Emerging plans to build 1,300 homes and double the size of Tangmere were discussed by parish councillors and members of the public at an extraordinary meeting on Wednesday.
The major development will include a range of new facilities such as a primary school, sports space, a retail ‘high street’, and strong landscaping around key parts of the historic village.
Speakers made clear that they expected the Neighbourhood Plan to be wholeheartedly respected as part of the ‘one village’ vision - which included maintaining the setting of the 1,000 year-old St Andrews Church and the war graves by not permitting any development in the field north of the Grade I listed site.
There was a suggestion that ten to 12 homes could be constructed in the north of the field south of Cheshire Crescent. This breaching of the field was said to be ‘vehemently opposed’ by the parish council.
Masterplanning consultant for the parish, Brendan O’Neill, told the meeting he thought the argument the homes were needed to overlook the field for security purposes was a weak one.
“If there was a real issue of having sight of that space, housing [in that area] would not be sufficient, if it was needed it would need to be on all three sides.”
Councillor Paul Spencer-Ellis said the housing was a ‘Trojan Horse’ to build more homes on the green space.
The council chairman Andrew Irwin who lives near the site declared an interest and removed himself from that part of the debate.
Some residents also expressed strong concerns about any attempt to create a ‘rat run’ by turning a residential road, Malcolm Road, into a through road.
However, they seemed reassured by an option that would avoid such a scenario – creating a pedestrianised ‘high street’ rather than a continuous road.
The plan to nearly double the village is the subject of a compulsory purchase order by Chichester District Council with the vision of creating a cohesive village out of the old and new halves.
Mr Irwin said the parish had wanted ‘east-west connectivity’ as a core feature but that did not mean it had to have two-way traffic ‘through the heart of the village’.
He also noted that there were allocated funds for new community and sports facilities – either as a new building elsewhere in the development, or as an extension to the existing village centre.
A new facility would be his preference, he said, possibly as a ‘bookend’ to the main street: “I don’t want to throw away a large new community facility that we have already got the [district] council to say is essential.”
He encouraged everyone who wanted to give feedback on the plan, particularly those who lived in areas that would be next to new housing, to attend a drop-in event by developer Countryside on Thursday, September 26.
Current drawings of the emerging masterplan will be available to view from 12pm to 8pm at the village hall.

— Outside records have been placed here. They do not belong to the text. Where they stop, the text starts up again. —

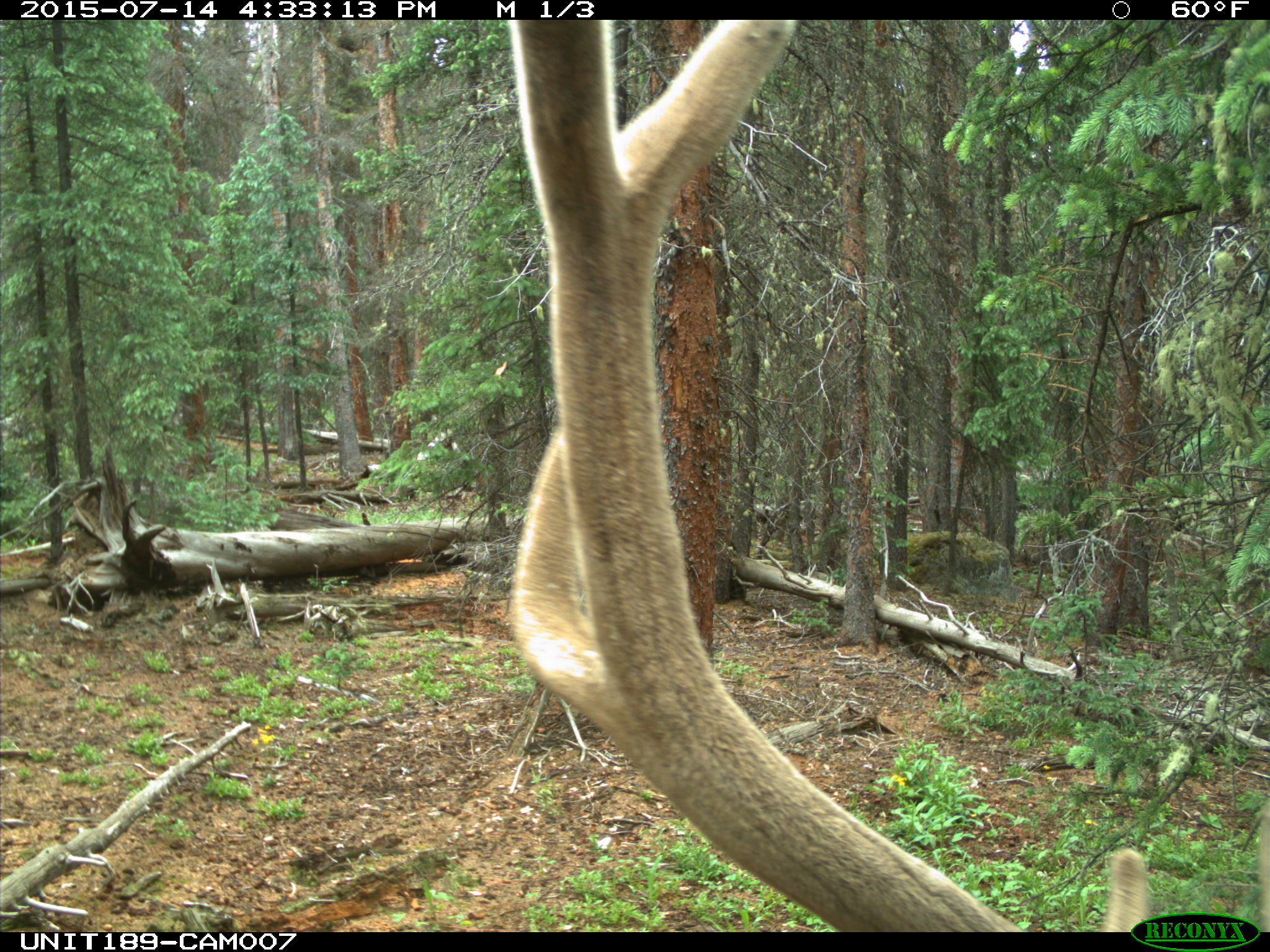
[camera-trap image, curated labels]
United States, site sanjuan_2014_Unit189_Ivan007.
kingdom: Animalia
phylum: Chordata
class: Mammalia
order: Artiodactyla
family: Cervidae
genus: Cervus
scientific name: Cervus elaphus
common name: red deer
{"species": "Cervus elaphus (red deer)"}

There will also be an opportunity to view plans at the summer fair on September 21.
A masterplan is expected to be produced in November, with an outline planning application to follow in around February, the meeting heard.
Mike Bleakley, case officer for the development at Chichester District Council, gave assurances that the development would be 1,300 homes, ‘no more, no less’, after an increase to the 1,000 homes originally planned.
In the past, villagers have supported the enlargement of the village through the Neighbourhood Plan – a legal document that was formally approved by a local referendum – provided excellent community facilities including a new primary school were funded; the fields surrounding St Andrew’s Church and Saxon Meadow were preserved as green space with sports fields, allotments and a community orchard; and the points where the old village met the new were developed with extreme sensitivity.
 The editor of the Observer attended the meeting and spoke in a personal capacity. For that reason he asked for an independent editor to oversee the publication of this report.